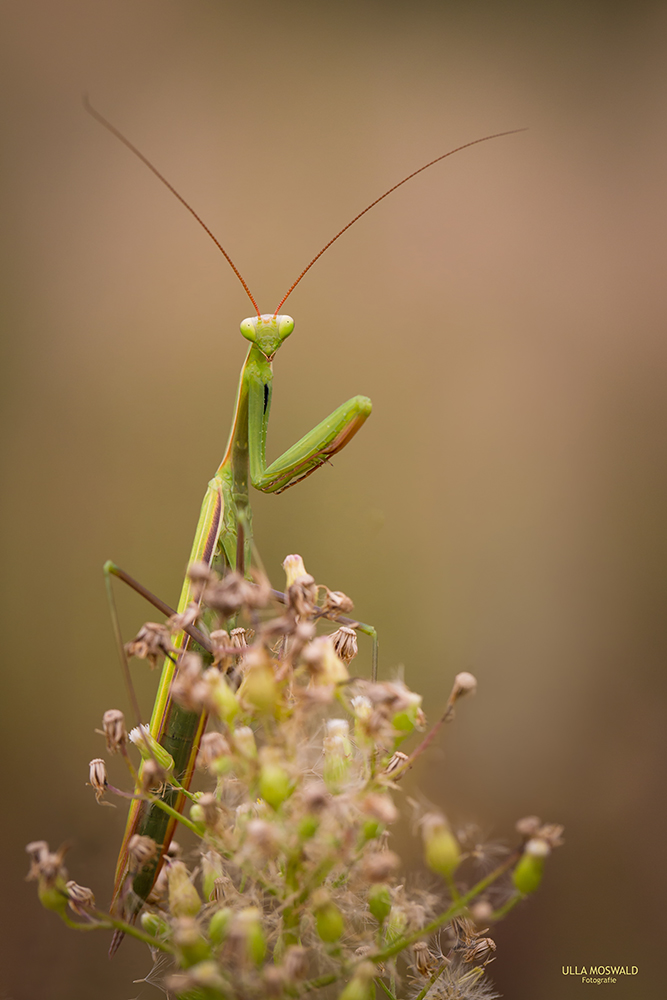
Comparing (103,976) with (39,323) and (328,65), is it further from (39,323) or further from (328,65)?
(328,65)

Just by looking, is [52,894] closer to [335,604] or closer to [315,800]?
[315,800]

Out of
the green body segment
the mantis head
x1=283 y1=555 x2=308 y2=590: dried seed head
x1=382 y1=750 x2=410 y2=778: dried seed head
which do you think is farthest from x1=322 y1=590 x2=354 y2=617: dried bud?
the mantis head

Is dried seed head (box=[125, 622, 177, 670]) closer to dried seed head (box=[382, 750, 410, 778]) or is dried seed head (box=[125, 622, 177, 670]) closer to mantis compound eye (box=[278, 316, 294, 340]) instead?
dried seed head (box=[382, 750, 410, 778])

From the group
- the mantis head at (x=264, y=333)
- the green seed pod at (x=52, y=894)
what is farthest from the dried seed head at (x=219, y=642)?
the mantis head at (x=264, y=333)

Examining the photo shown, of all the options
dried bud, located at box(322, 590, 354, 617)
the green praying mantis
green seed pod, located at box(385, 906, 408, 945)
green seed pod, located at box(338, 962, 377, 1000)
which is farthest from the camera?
the green praying mantis

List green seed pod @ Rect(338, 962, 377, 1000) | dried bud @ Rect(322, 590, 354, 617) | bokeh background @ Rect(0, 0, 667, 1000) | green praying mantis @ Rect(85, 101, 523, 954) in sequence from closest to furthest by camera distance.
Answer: green seed pod @ Rect(338, 962, 377, 1000) < dried bud @ Rect(322, 590, 354, 617) < green praying mantis @ Rect(85, 101, 523, 954) < bokeh background @ Rect(0, 0, 667, 1000)

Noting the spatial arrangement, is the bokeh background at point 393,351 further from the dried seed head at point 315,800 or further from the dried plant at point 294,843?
the dried seed head at point 315,800

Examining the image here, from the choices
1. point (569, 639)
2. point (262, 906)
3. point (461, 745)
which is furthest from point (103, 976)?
point (569, 639)

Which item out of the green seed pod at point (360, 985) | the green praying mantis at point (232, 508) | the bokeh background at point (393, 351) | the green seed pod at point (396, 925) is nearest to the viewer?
the green seed pod at point (360, 985)
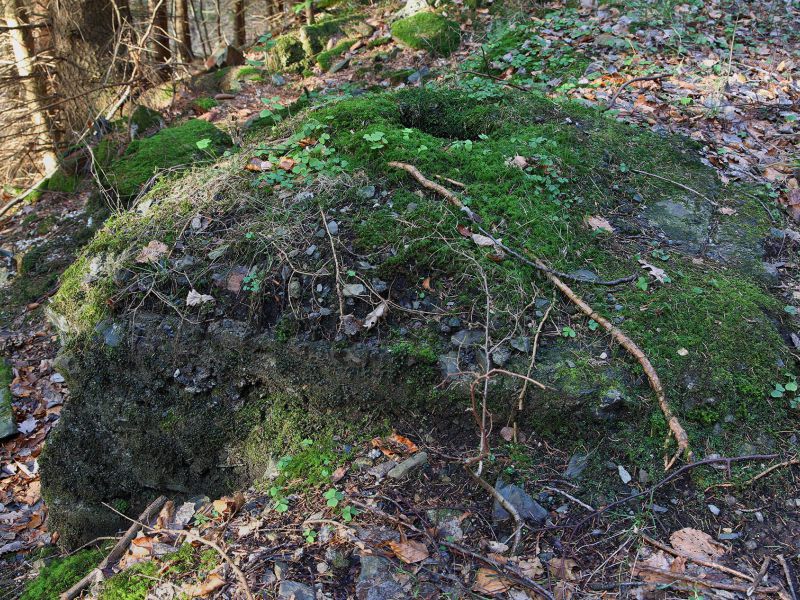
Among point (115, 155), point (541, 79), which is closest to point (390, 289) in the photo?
point (541, 79)

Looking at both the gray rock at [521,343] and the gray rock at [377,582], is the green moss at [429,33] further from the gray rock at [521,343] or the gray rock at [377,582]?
the gray rock at [377,582]

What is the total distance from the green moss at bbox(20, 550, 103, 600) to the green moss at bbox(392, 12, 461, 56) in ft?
20.5

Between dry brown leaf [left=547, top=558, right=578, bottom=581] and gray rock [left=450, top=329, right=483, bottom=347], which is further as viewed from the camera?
gray rock [left=450, top=329, right=483, bottom=347]

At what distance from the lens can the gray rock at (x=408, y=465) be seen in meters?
2.79

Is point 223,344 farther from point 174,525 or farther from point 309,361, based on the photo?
point 174,525

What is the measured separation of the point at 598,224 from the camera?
12.1 ft

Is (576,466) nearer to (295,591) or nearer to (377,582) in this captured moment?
(377,582)

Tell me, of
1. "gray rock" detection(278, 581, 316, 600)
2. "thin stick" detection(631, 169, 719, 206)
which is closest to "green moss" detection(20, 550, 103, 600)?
"gray rock" detection(278, 581, 316, 600)

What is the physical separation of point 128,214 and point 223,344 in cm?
139

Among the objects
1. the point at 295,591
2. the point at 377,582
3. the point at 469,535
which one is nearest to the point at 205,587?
the point at 295,591

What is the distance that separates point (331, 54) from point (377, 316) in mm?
5632

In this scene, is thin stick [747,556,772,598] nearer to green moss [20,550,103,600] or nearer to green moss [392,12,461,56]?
green moss [20,550,103,600]

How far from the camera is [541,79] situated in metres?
5.82

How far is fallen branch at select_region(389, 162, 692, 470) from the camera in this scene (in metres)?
2.72
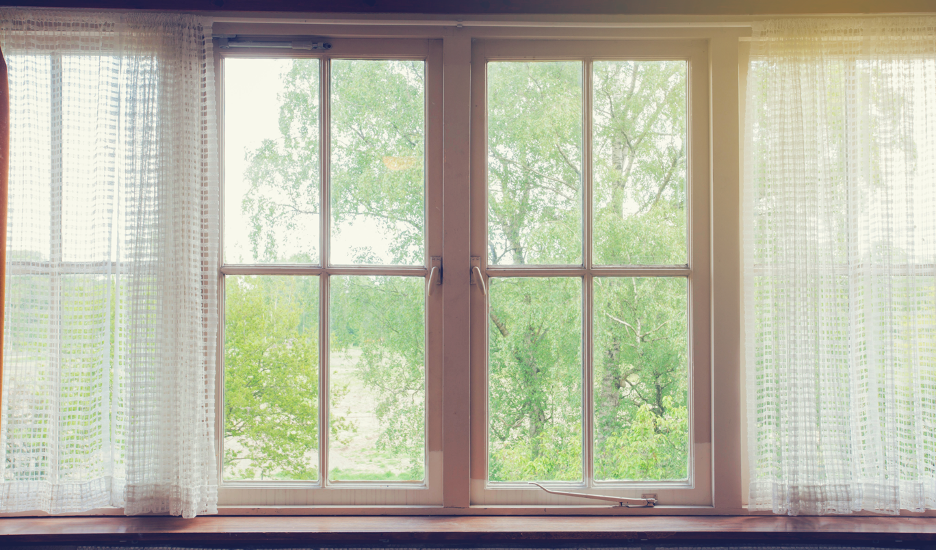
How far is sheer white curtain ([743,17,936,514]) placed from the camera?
1210 millimetres

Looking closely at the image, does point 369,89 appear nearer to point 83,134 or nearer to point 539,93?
point 539,93

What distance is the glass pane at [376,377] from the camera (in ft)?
4.35

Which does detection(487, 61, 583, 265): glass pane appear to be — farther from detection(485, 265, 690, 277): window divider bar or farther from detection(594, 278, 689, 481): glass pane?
detection(594, 278, 689, 481): glass pane

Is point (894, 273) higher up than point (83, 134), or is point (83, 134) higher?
point (83, 134)

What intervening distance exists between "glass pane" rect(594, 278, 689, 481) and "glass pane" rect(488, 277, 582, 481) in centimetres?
7

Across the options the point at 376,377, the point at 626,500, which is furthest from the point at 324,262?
the point at 626,500

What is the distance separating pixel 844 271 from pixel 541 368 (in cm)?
85

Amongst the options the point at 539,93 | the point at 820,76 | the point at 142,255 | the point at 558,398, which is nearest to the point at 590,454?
the point at 558,398

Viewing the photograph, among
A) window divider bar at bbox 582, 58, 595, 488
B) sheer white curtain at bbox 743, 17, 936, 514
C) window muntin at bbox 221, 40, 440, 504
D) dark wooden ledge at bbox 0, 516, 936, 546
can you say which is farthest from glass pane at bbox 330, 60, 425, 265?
sheer white curtain at bbox 743, 17, 936, 514

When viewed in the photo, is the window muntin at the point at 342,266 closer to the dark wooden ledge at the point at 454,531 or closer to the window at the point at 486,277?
the window at the point at 486,277

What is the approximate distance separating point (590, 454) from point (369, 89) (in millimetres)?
1244

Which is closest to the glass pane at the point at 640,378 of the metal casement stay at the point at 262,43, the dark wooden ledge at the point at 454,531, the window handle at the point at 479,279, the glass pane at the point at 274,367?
the dark wooden ledge at the point at 454,531

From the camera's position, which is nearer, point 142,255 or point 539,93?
point 142,255

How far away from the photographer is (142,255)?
121 cm
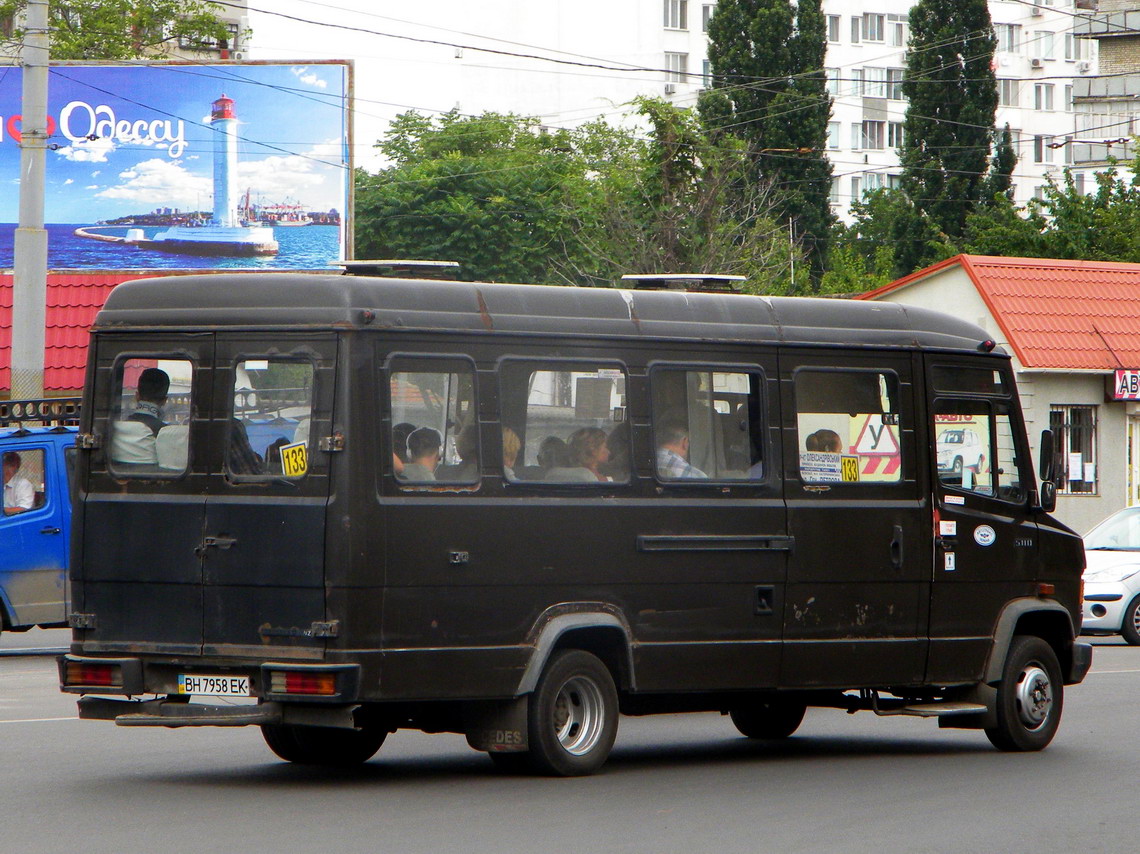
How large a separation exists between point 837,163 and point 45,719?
82.6 meters

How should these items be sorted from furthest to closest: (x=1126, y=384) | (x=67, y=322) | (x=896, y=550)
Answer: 1. (x=1126, y=384)
2. (x=67, y=322)
3. (x=896, y=550)

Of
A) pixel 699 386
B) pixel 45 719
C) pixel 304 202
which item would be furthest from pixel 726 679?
pixel 304 202

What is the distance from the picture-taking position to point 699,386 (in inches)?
400

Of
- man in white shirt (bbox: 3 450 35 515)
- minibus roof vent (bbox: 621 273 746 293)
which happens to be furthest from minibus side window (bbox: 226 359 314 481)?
man in white shirt (bbox: 3 450 35 515)

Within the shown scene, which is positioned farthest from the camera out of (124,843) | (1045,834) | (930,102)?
(930,102)

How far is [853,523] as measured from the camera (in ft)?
34.7

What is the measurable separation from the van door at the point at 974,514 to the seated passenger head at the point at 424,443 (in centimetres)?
342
========================================
* **Requirements**
Reproduce all of the records above verbatim, omitting the pictures from your answer.

* **Reply**
Comparing (103,976) with (39,323) and (328,65), is it further from (39,323) or further from (328,65)?
(328,65)

Just by looking, is [52,894] closer to [335,604] or closer to [315,800]?
[315,800]

Out of
the green body segment
the mantis head
x1=283 y1=555 x2=308 y2=590: dried seed head
x1=382 y1=750 x2=410 y2=778: dried seed head
which do you think is farthest from x1=322 y1=590 x2=354 y2=617: dried bud?
the mantis head

Is dried seed head (box=[125, 622, 177, 670]) closer to dried seed head (box=[382, 750, 410, 778]) or is dried seed head (box=[125, 622, 177, 670]) closer to mantis compound eye (box=[278, 316, 294, 340]) instead?
dried seed head (box=[382, 750, 410, 778])

From the group
- the mantis head at (x=264, y=333)
- the green seed pod at (x=52, y=894)
what is farthest from the dried seed head at (x=219, y=642)?
the mantis head at (x=264, y=333)

Examining the photo shown, of all the options
dried bud, located at box(322, 590, 354, 617)
the green praying mantis
green seed pod, located at box(385, 906, 408, 945)
green seed pod, located at box(338, 962, 377, 1000)
which is farthest from the camera?
the green praying mantis

List green seed pod @ Rect(338, 962, 377, 1000) | dried bud @ Rect(322, 590, 354, 617) | bokeh background @ Rect(0, 0, 667, 1000) | green praying mantis @ Rect(85, 101, 523, 954) in sequence from closest to furthest by camera distance.
Answer: green seed pod @ Rect(338, 962, 377, 1000) < dried bud @ Rect(322, 590, 354, 617) < green praying mantis @ Rect(85, 101, 523, 954) < bokeh background @ Rect(0, 0, 667, 1000)

Noting the spatial arrangement, is the bokeh background at point 393,351 further from the dried seed head at point 315,800 or further from the dried plant at point 294,843?
the dried seed head at point 315,800

Examining the image here, from the choices
1. point (569, 639)
2. point (262, 906)
3. point (461, 745)
which is furthest from point (103, 976)?
point (569, 639)

Which item out of the green seed pod at point (360, 985) | the green praying mantis at point (232, 508) | the bokeh background at point (393, 351) | the green seed pod at point (396, 925) is nearest to the viewer?
the green seed pod at point (360, 985)
Among point (115, 155), point (541, 79), which is closest to point (390, 289) in the photo?
point (541, 79)

Looking at both the gray rock at [521,343] and the gray rock at [377,582], is the green moss at [429,33] further from the gray rock at [521,343] or the gray rock at [377,582]?
the gray rock at [377,582]

What is the total distance from the green moss at bbox(20, 550, 103, 600) to the green moss at bbox(392, 12, 461, 56) in ft?
20.5

Between dry brown leaf [left=547, top=558, right=578, bottom=581] and gray rock [left=450, top=329, right=483, bottom=347], which is further as viewed from the camera?
gray rock [left=450, top=329, right=483, bottom=347]

At what distance from the lens can the gray rock at (x=408, y=465) be seen in meters?
2.79

Is point 223,344 farther from point 174,525 or farther from point 309,361, based on the photo?
point 174,525

What is the measured separation of the point at 598,224 from the camera?
12.1 ft

Is (576,466) nearer to (295,591) or nearer to (377,582) in this captured moment?
(377,582)

Tell me, of
1. "gray rock" detection(278, 581, 316, 600)
2. "thin stick" detection(631, 169, 719, 206)
which is closest to "green moss" detection(20, 550, 103, 600)?
"gray rock" detection(278, 581, 316, 600)

What is the physical separation of point 128,214 and point 223,344 in cm?
139

Among the objects
1. the point at 295,591
2. the point at 377,582
3. the point at 469,535
which one is nearest to the point at 205,587?
the point at 295,591

What is the distance that separates point (331, 54) from point (377, 316) in mm?
5632

In this scene, is thin stick [747,556,772,598] nearer to green moss [20,550,103,600] or nearer to green moss [392,12,461,56]?
green moss [20,550,103,600]

How far from the camera is [541,79] situated in metres?
5.82

How far is fallen branch at select_region(389, 162, 692, 470) from the camera in this scene (in metres)?
2.72
How far is sheer white curtain ([743,17,936,514]) placed from the camera?
1210 millimetres

Looking closely at the image, does point 369,89 appear nearer to point 83,134 or nearer to point 539,93?
point 539,93

What distance is the glass pane at [376,377] from the camera (in ft)?
4.35

Which does detection(487, 61, 583, 265): glass pane appear to be — farther from detection(485, 265, 690, 277): window divider bar or farther from detection(594, 278, 689, 481): glass pane?
detection(594, 278, 689, 481): glass pane

Is point (894, 273) higher up than point (83, 134), or is point (83, 134) higher?
point (83, 134)

What intervening distance exists between "glass pane" rect(594, 278, 689, 481) and "glass pane" rect(488, 277, 582, 481) in centimetres?
7

Across the options the point at 376,377, the point at 626,500, which is furthest from the point at 324,262?
the point at 626,500

What is the distance separating pixel 844 271 from pixel 541 368 (in cm)?
85

Amongst the options the point at 539,93 | the point at 820,76 | the point at 142,255 | the point at 558,398, which is nearest to the point at 590,454?
the point at 558,398

Viewing the photograph, among
A) window divider bar at bbox 582, 58, 595, 488
B) sheer white curtain at bbox 743, 17, 936, 514
C) window muntin at bbox 221, 40, 440, 504
D) dark wooden ledge at bbox 0, 516, 936, 546
can you say which is farthest from glass pane at bbox 330, 60, 425, 265?
sheer white curtain at bbox 743, 17, 936, 514

When viewed in the photo, is the window muntin at the point at 342,266 closer to the dark wooden ledge at the point at 454,531 or closer to the window at the point at 486,277?
the window at the point at 486,277

What is the approximate distance separating point (590, 454) from point (369, 89) (in millimetres)?
1244

Which is closest to the glass pane at the point at 640,378 of the metal casement stay at the point at 262,43, the dark wooden ledge at the point at 454,531, the window handle at the point at 479,279, the glass pane at the point at 274,367?
the dark wooden ledge at the point at 454,531

From the camera's position, which is nearer, point 142,255 or point 539,93?
point 142,255

How far away from the photographer is (142,255)?
121 cm
How large a separation exists between point 837,163 and point 45,719?
82.6 meters

How should these items be sorted from furthest to closest: (x=1126, y=384) | (x=67, y=322) | (x=896, y=550)
Answer: 1. (x=1126, y=384)
2. (x=67, y=322)
3. (x=896, y=550)

Of
A) pixel 699 386
B) pixel 45 719
C) pixel 304 202
which item would be furthest from pixel 726 679?
pixel 304 202

What is the distance from the picture-taking position to point 699,386 (in inches)?
400

Of
- man in white shirt (bbox: 3 450 35 515)
- minibus roof vent (bbox: 621 273 746 293)
which happens to be furthest from minibus side window (bbox: 226 359 314 481)?
man in white shirt (bbox: 3 450 35 515)

Within the shown scene, which is positioned farthest from the camera out of (124,843) | (1045,834) | (930,102)?
(930,102)

How far is [853,523] as measured from the camera (in ft)?
34.7

What is the measurable separation from the van door at the point at 974,514 to the seated passenger head at the point at 424,443 (in centimetres)?
342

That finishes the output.